# 2006 DSG Flash of Death-Any help from VW?



## 2dblo7 (May 4, 2012)

Hey guys
I've got a 2006 Jetta, 2.0t with the DSG. As soon as I hit 150,000 kms this POS started acting up. Heavy gear down out of nowhere, doesn't wanna shift, high revs, no reverse etc all while P R N D S flashes away

I think I've read just about every thread on here regarding possible recalls or TSB's

Looks like some owners lucked out and had VW replace a temp sensor or the mechatronic unit and have had warranty extended to 10yr/160,000kms 

Spoke with 4 dealerships yesterday and none knew of any help from vw for the 2006 cars. This is with running my VIN. 
I'm having the car towed in tomorrow so they can tell me exactly what's going on but I'm afraid I already know. 

Just wondering if anyone has had any luck getting their '06 fixed by vw? 

Any help greatly appreciated, this car has taken waaay too much of my money already.


----------



## GTINC (Jan 28, 2005)

"2006 Jetta, 2.0t with the DSG. As soon as I hit 150,000 kms...."

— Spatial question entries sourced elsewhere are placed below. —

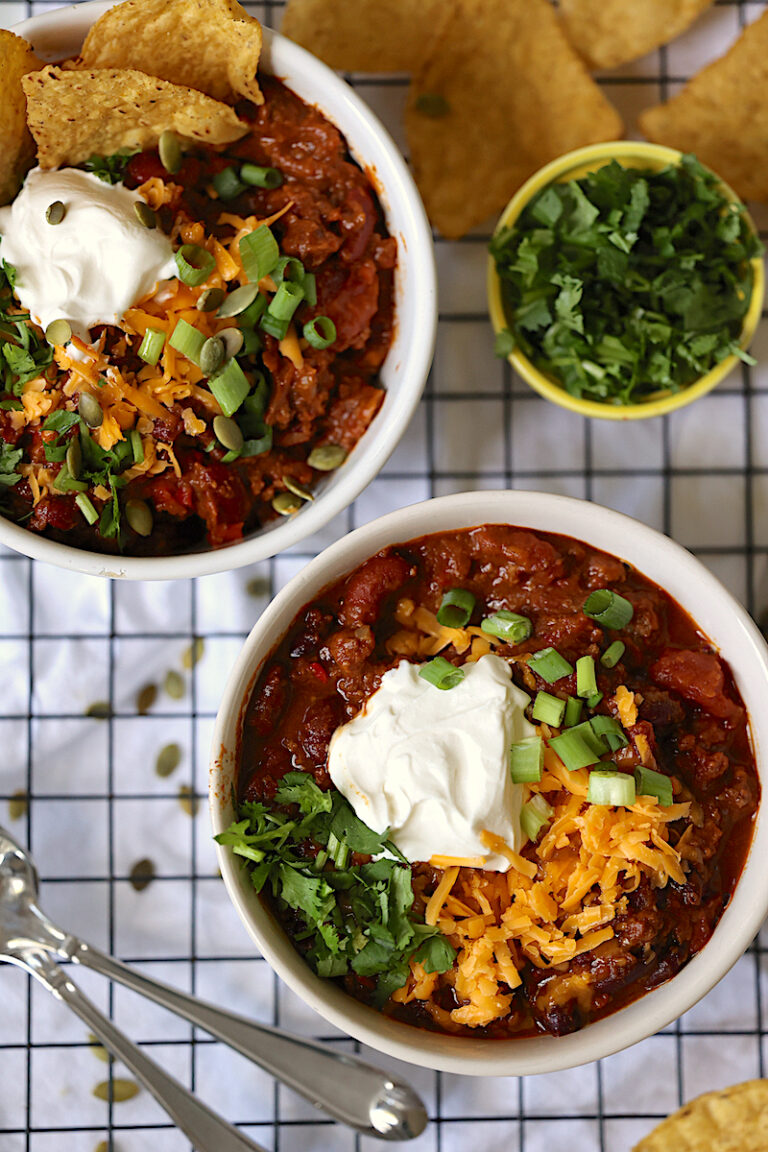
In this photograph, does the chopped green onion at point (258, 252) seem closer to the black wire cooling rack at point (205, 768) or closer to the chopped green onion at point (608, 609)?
the black wire cooling rack at point (205, 768)

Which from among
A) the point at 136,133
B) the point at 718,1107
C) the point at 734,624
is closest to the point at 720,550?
the point at 734,624

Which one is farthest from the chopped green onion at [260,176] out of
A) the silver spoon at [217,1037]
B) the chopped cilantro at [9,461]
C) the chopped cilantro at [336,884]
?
the silver spoon at [217,1037]

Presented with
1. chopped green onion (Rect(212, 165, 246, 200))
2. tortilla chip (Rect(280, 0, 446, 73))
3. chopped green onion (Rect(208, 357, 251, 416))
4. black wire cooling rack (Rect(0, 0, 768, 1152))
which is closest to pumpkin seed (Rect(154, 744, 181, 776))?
black wire cooling rack (Rect(0, 0, 768, 1152))

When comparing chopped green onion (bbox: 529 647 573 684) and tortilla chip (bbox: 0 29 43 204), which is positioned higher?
tortilla chip (bbox: 0 29 43 204)

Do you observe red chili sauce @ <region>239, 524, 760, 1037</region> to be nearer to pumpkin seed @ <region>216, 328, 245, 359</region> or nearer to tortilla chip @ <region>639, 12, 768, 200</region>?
pumpkin seed @ <region>216, 328, 245, 359</region>

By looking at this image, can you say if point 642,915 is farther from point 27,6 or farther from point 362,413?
point 27,6

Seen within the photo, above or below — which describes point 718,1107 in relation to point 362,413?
below
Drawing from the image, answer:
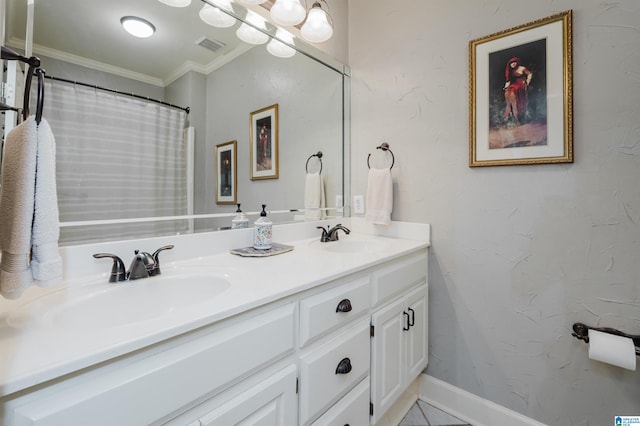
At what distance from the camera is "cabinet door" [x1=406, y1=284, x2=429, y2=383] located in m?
1.39

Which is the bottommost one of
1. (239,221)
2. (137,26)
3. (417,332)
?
(417,332)

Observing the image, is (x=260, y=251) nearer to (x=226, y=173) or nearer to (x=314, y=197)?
(x=226, y=173)

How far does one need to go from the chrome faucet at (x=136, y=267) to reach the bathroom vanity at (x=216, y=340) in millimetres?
35

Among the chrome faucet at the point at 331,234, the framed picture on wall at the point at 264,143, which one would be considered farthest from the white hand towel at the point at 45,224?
the chrome faucet at the point at 331,234

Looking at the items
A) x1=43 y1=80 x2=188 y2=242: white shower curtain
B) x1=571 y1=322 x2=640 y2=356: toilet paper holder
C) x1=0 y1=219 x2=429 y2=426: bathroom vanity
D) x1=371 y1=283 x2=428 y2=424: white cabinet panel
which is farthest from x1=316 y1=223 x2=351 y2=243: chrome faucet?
x1=571 y1=322 x2=640 y2=356: toilet paper holder

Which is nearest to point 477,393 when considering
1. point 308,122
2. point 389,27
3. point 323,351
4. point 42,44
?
point 323,351

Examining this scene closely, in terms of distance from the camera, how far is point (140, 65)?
41.0 inches

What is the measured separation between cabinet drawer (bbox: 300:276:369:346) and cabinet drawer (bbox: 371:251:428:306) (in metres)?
0.07

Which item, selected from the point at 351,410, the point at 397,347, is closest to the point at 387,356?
the point at 397,347

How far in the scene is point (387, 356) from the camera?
121 centimetres

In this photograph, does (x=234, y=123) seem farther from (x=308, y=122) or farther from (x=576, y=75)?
(x=576, y=75)

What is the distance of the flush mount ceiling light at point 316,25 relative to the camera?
1550 mm

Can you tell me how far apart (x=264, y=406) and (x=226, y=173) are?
3.08 feet

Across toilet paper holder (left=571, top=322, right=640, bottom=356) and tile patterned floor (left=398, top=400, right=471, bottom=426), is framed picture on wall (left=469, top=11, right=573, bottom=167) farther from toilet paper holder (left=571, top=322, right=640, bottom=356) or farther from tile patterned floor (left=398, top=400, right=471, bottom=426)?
tile patterned floor (left=398, top=400, right=471, bottom=426)
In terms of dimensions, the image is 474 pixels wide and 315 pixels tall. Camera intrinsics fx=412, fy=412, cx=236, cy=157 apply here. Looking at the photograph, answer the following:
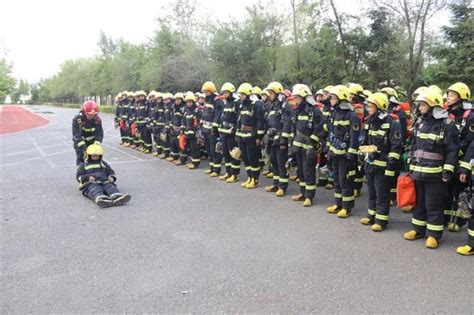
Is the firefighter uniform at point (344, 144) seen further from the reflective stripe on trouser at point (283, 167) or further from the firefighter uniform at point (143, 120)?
the firefighter uniform at point (143, 120)

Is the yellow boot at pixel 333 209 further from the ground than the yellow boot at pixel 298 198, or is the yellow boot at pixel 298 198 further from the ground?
the yellow boot at pixel 298 198

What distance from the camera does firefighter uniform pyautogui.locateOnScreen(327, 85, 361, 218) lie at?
21.3 ft

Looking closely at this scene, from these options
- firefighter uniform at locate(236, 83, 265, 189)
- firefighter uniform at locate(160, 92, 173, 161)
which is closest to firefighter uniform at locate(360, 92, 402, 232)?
firefighter uniform at locate(236, 83, 265, 189)

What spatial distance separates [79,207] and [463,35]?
1292 cm

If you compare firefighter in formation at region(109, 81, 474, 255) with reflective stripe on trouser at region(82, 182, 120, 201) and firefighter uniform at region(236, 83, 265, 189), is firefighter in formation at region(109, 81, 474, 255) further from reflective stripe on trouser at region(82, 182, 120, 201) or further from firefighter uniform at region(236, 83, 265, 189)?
reflective stripe on trouser at region(82, 182, 120, 201)

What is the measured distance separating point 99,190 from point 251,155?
125 inches

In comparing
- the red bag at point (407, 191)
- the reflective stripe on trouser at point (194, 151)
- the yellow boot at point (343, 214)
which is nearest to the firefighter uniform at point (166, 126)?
the reflective stripe on trouser at point (194, 151)

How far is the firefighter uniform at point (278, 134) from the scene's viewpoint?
8.02 meters

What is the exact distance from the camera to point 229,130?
943 centimetres

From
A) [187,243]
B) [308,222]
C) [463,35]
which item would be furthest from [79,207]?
[463,35]

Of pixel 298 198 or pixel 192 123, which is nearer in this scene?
pixel 298 198

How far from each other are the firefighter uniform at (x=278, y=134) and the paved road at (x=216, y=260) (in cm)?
46

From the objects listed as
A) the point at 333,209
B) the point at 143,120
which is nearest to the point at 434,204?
the point at 333,209

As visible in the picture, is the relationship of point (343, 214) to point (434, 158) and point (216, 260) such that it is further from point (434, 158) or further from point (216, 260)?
point (216, 260)
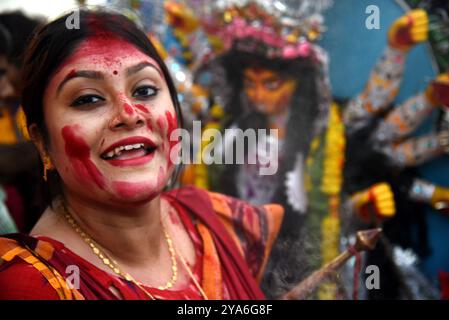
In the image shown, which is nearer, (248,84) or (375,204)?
(375,204)

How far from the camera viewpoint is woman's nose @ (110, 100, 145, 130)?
5.19ft

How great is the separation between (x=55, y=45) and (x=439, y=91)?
2011 mm

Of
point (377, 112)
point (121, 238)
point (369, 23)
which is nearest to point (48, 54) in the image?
point (121, 238)

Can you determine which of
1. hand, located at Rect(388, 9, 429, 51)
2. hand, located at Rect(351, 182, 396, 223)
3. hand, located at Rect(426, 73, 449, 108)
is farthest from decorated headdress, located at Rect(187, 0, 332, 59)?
hand, located at Rect(351, 182, 396, 223)

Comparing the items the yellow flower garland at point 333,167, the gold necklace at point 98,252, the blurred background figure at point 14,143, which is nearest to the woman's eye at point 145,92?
the gold necklace at point 98,252

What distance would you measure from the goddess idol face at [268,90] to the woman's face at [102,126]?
1895 millimetres

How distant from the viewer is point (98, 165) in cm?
160

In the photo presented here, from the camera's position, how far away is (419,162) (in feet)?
11.0

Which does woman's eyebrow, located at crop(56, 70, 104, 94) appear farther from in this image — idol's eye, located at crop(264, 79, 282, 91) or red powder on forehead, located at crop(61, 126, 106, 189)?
idol's eye, located at crop(264, 79, 282, 91)

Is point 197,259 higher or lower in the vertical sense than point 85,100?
lower

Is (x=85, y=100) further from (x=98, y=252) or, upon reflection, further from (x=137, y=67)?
(x=98, y=252)

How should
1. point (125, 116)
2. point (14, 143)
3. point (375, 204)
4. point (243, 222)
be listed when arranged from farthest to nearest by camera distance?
point (14, 143), point (375, 204), point (243, 222), point (125, 116)

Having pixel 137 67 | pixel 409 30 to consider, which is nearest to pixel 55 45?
pixel 137 67

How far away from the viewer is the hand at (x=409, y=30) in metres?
3.09
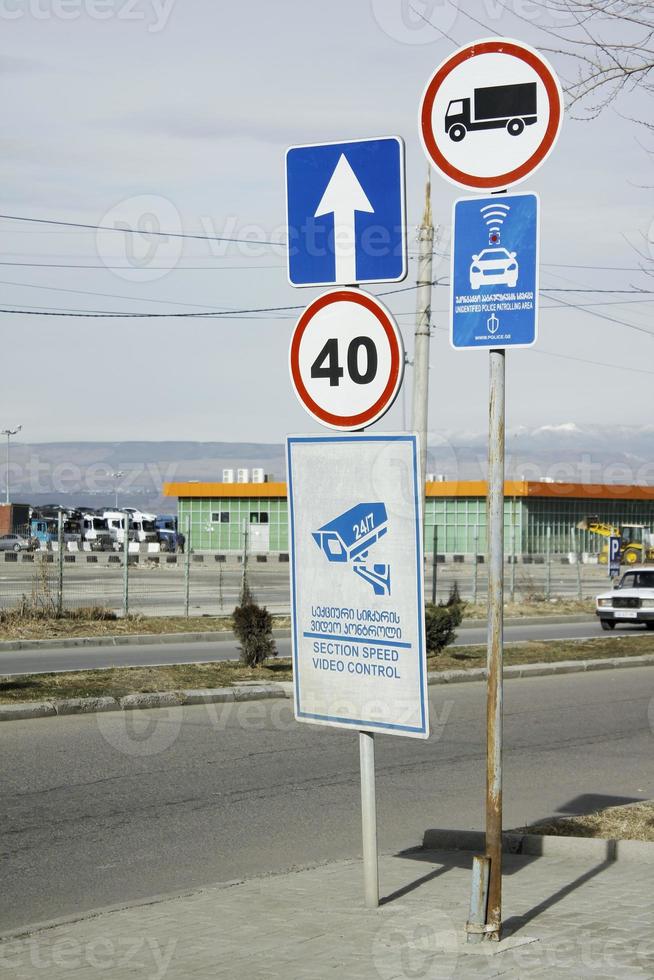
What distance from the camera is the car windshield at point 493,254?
209 inches

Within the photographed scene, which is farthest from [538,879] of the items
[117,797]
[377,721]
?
[117,797]

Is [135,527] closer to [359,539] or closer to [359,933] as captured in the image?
[359,539]

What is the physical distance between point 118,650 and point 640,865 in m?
15.3

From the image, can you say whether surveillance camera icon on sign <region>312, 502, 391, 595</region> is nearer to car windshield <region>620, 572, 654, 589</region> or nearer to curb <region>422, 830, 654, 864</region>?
curb <region>422, 830, 654, 864</region>

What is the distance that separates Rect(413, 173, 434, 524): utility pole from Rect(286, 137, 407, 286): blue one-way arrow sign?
15.1m

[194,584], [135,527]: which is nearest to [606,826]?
[194,584]

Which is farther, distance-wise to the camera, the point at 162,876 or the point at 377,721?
the point at 162,876

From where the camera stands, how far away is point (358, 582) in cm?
572

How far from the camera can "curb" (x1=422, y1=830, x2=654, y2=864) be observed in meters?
6.85

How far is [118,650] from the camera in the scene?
2117cm

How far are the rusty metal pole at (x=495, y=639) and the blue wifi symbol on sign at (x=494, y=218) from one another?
1.56 feet

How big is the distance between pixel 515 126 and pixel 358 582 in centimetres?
206

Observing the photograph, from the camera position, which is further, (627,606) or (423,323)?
(627,606)

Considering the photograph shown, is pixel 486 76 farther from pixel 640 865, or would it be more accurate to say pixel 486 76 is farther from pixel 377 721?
pixel 640 865
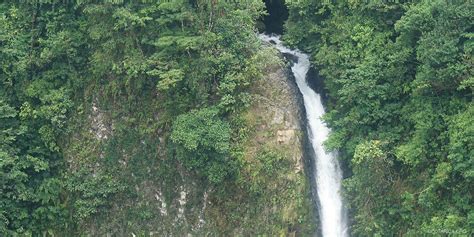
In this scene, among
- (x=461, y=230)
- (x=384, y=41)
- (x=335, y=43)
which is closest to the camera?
(x=461, y=230)

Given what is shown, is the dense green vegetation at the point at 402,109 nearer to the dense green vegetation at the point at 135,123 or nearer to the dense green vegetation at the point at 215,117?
the dense green vegetation at the point at 215,117

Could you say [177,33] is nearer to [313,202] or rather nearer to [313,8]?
[313,8]

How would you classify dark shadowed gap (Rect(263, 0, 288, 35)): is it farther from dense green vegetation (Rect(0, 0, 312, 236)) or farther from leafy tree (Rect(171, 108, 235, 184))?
leafy tree (Rect(171, 108, 235, 184))

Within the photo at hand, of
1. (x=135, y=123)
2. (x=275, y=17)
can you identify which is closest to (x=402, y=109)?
(x=275, y=17)

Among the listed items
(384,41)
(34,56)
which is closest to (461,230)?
(384,41)

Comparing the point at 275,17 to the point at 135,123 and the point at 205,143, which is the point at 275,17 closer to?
the point at 135,123

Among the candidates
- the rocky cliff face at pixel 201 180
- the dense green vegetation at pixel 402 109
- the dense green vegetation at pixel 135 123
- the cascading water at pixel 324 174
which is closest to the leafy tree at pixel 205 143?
the dense green vegetation at pixel 135 123
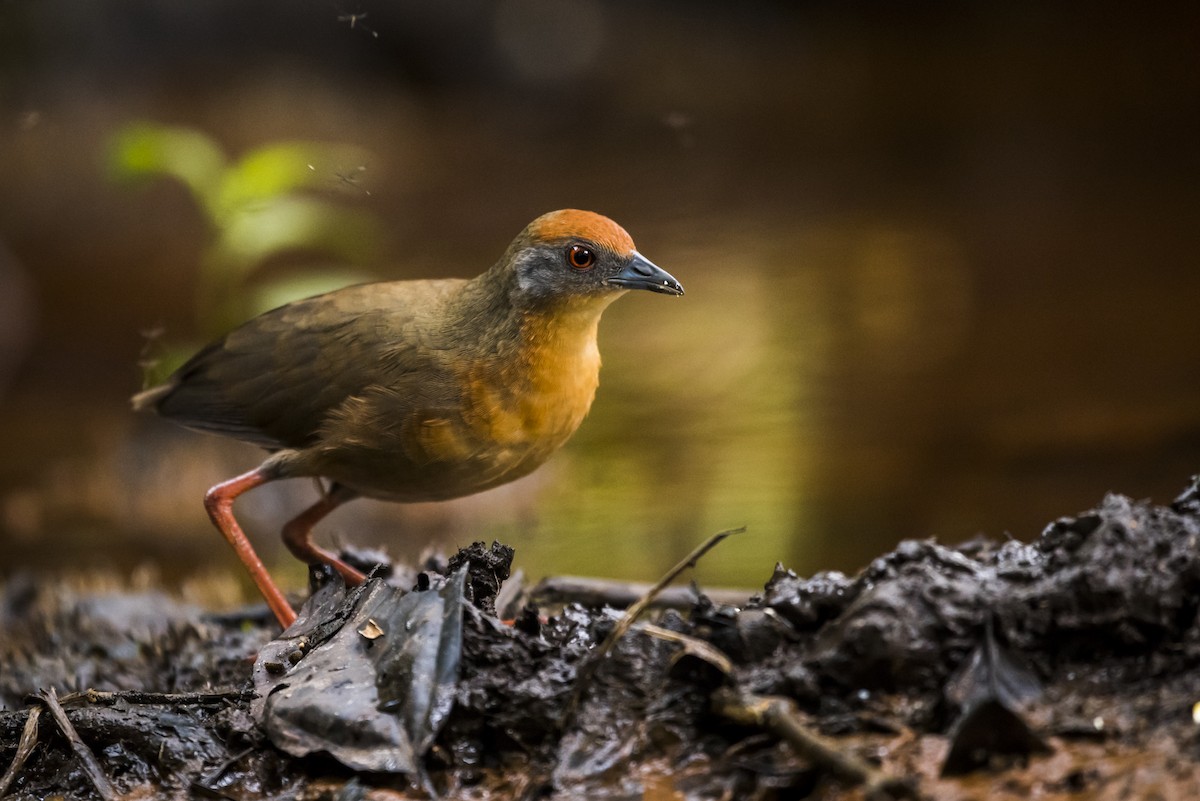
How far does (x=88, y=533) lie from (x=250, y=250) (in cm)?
192

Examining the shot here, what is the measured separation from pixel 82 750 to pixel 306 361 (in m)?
1.92

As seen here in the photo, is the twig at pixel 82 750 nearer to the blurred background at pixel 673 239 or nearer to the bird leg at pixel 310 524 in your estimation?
the bird leg at pixel 310 524

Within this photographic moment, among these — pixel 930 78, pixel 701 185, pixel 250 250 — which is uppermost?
pixel 930 78

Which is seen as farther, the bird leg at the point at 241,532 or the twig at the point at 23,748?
the bird leg at the point at 241,532

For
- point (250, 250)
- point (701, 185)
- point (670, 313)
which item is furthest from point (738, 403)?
point (701, 185)

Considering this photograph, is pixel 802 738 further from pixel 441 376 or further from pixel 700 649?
pixel 441 376

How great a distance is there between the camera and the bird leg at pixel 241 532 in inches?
179

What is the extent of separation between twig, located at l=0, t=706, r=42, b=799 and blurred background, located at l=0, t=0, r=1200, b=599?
2.52 meters

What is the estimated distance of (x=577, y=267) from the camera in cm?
454

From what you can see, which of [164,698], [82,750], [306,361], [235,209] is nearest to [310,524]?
[306,361]

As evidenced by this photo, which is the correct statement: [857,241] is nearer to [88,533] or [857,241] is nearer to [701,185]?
[701,185]

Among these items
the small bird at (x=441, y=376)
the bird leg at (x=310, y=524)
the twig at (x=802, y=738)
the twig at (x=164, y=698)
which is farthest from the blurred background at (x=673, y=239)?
the twig at (x=802, y=738)

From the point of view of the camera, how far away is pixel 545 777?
276 centimetres

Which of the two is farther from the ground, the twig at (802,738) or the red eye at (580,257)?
the red eye at (580,257)
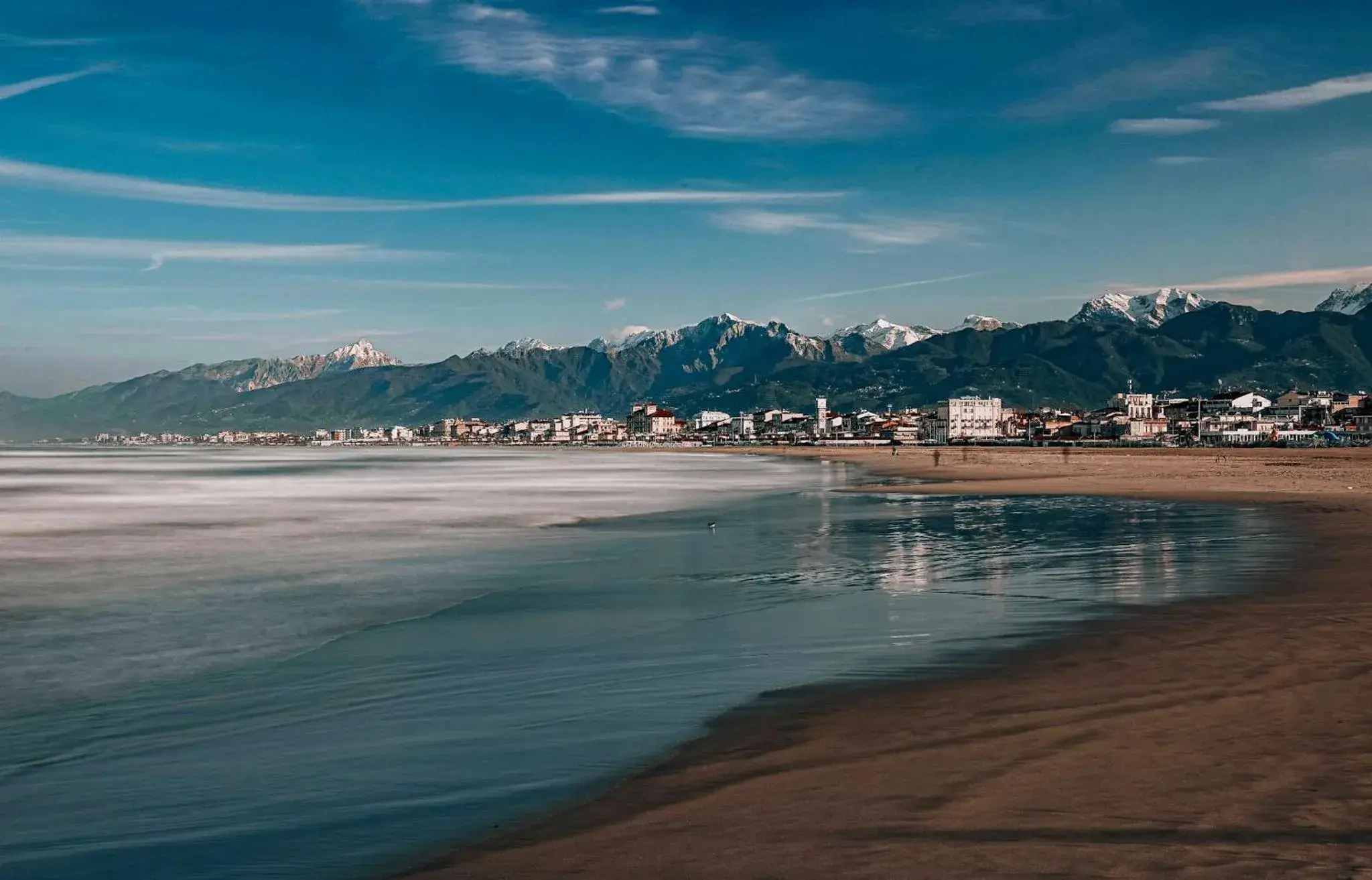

So, what is the DSG service history on this vehicle?


----------



## syncro87 (Apr 24, 2000)

My buddy had an 06 TDI DSG. The trans grenaded right at 100k. He was a pretty loyal VW guy and had owned a number of diesel VWs prior to that car. We were both of the opinion that given his ownership background, and with some perseverance (i.e. writing letters to key people in upper management, etc) he would get some help on the repair. I think his estimate was around $4,500 to fix the car. Anyway, in the end, if I recall. after considerable letter writing, phone calls, lobbying, and in general being polite but persistent to try to get some help, he was offered something like a grand of trade assistance toward a new Jetta. I don't believe they offered him any repair help toward fixing his car. He's an articulate guy, and is not a hothead. He approached it very reasonably and made what I thought was a great case for some goodwill assistance. But ultimately they said here's a little cash toward a new Jetta, take it or leave it. 

He left it, took a huge loss on the car when he traded it in with a crapped out trans, and now drives a Subaru and a Nissan. It was the principle of it to him, that they knew they had a DSG issue, his car fell slightly out of the official campaign VIN range, and he felt they should have done more for him. His ultimate goal was to get the cost of the repair split 50/50. I figured they'd probably go for that, but they did not. So he took the hit and said screw you. If there had not been a campaign on the slightly later cars and known issues with the DSG, I don't think he'd have been as bent about it. But to him it was like, hey, you know you have a problem here, and won't help me out much.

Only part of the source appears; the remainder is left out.